**Compiti richiesti**.
a: Rispondi alle seguenti domande sul testo dedicato al film Io sono Li:
(i) A chi appartiene la fotografia citata?
(ii) Da quale ambito proviene lo sguardo di Andrea Segre?
(iii) Quale personaggio storico viene citato dalla scrittura del film?
b: Scrivi il seguito del testo dedicato al film Io sono Li, cominciando subito dopo la sua ultima frase.

Restano le nebbie di Chioggia, le maree della fotografia di Luca Bigazzi che prova a far respirare lo spazio. Lo sguardo di Andrea Segre, che viene dal documentario, si posa spesso sui dettagli (il riflesso dei vetri di un tram e sulla laguna, i gabbiani che volano vicino le barche) a volte anche ripetuti come per esibire la sua solida formazione. Dietro il suo apparente silenzio, Io sono Li è invece un film assordante, appesantito anche dalla colonna sonora che vuole quasi avvertire lo spettatore quando ci sono momenti di umanità intensa, in una scrittura che cita Marco Polo, non evita forzature come quelle nel rapporto tra Li e il suo padrone e sovraccarica anche la figura di Giuseppe Battiston, insolitamente fuori controllo.

**Righe fornite**.
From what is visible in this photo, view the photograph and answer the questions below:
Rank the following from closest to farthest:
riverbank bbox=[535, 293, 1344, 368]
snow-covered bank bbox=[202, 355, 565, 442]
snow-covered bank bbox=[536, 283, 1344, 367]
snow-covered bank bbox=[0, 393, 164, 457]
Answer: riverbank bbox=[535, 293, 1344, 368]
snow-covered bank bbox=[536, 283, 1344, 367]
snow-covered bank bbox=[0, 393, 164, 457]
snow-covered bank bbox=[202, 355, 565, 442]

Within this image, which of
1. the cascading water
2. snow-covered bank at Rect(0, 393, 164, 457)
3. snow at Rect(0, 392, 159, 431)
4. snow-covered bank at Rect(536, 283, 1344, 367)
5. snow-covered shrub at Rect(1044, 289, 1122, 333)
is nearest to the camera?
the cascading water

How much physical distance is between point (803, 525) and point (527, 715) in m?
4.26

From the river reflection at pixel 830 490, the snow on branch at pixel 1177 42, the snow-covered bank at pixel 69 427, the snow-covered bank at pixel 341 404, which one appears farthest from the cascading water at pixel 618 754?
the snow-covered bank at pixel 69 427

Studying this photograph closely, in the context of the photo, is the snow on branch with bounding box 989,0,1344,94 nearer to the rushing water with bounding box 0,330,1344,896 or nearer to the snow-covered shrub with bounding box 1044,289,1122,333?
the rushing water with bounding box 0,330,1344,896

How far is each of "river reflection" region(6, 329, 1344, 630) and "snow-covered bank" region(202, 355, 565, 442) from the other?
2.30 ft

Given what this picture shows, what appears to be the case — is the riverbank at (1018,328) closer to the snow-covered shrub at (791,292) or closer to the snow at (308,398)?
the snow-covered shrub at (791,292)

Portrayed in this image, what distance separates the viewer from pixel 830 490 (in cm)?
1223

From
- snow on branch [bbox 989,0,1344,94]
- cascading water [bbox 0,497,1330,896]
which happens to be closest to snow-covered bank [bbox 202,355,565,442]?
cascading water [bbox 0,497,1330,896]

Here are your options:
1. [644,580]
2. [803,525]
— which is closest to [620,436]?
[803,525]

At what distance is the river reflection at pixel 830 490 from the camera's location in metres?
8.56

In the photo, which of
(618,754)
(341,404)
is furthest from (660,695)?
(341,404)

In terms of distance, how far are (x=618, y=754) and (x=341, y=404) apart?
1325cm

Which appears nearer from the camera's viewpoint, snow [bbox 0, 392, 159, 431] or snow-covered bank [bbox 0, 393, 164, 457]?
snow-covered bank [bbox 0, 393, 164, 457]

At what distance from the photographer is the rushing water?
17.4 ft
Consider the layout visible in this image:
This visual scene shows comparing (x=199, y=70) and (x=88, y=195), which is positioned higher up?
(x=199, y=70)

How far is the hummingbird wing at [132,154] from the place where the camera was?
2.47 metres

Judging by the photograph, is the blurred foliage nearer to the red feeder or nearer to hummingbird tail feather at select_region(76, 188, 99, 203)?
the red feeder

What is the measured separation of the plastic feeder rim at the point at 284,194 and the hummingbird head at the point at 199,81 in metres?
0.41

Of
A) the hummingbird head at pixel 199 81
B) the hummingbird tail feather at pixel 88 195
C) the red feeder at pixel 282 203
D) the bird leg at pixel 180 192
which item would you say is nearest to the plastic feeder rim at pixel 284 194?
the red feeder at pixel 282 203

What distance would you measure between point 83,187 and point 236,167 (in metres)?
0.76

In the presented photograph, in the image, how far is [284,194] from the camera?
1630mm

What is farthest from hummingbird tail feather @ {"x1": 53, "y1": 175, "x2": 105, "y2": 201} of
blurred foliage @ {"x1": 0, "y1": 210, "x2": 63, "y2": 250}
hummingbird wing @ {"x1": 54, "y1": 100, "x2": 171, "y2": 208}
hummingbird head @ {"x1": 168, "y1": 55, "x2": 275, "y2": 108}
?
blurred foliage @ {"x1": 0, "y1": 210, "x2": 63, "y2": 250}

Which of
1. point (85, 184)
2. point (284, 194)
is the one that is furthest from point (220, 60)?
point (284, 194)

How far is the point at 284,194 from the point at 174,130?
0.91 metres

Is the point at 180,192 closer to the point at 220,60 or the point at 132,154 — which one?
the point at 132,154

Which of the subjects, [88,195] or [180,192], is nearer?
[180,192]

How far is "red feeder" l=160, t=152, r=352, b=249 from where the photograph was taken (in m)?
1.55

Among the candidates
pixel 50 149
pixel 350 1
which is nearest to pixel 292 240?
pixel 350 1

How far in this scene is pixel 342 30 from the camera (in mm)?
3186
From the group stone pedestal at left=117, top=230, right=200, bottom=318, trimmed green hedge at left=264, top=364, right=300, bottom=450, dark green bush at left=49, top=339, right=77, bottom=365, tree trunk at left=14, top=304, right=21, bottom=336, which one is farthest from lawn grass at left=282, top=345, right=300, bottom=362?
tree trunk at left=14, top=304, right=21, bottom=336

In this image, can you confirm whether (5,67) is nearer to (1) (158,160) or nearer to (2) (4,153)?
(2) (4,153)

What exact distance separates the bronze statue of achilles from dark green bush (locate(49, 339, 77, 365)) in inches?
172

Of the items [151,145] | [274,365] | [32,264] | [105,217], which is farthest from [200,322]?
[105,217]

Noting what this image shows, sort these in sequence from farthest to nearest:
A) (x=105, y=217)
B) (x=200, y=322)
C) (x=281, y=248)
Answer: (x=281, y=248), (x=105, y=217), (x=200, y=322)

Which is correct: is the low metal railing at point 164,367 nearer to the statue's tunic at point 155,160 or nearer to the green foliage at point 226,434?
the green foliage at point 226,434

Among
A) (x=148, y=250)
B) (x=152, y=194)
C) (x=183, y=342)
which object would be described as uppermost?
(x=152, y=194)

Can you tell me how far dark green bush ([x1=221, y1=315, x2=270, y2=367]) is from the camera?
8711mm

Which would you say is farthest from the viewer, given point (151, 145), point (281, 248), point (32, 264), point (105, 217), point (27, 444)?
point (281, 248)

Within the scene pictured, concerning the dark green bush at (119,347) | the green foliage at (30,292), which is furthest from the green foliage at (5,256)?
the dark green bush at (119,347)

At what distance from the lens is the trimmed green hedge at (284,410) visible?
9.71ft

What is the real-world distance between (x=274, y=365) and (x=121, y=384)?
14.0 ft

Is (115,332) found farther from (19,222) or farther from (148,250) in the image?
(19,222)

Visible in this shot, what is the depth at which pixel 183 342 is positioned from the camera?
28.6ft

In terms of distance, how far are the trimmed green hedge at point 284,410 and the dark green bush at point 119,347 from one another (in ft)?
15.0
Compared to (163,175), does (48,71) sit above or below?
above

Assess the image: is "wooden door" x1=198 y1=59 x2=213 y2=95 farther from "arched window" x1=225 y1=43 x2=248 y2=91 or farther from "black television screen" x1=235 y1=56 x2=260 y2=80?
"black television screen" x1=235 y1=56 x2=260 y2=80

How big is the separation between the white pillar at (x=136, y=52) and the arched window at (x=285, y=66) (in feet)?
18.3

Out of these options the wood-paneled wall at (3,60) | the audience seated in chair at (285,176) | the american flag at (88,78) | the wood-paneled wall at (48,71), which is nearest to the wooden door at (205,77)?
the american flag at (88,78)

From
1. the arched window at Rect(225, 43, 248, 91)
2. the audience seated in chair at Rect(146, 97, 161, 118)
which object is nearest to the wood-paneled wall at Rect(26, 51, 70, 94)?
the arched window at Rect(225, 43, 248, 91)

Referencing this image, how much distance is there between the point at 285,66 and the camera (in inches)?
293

**Risposte ai compiti**.
a:
(i) A Luca Bigazzi.
(ii) Dal documentario.
(iii) Marco Polo.

b:
Lei, Li, in attesa dell'arrivo del figlio di 8 anni, va da Roma a Chioggia dove va a lavorare come barista in un'osteria. In questo posto tra i clienti c'è Bepi, un pescatore di origine slave ma che vive lì da oltre 30 anni chiamato 'il Poeta'. La loro amicizia però è vista con sospetto dagli abitanti del luogo. Il cinema di Segre potrebbe lambire le zone del bel Mazzacurati d'esordio, quello di Notte italiana, ma poi scivola dalle parti dell'Angelopoulos più imbolsito, dove la 'poetica del quotidiano' diventa così ridondante da mettere in secondo piano anche le forme del cinema sull'immigrazione e il ritratto di due solitudini che s'incrociano, più vivo nei giochi di sguardi che nei dialoghi che spesso vanno a ripetere stati d'animo già rivelati.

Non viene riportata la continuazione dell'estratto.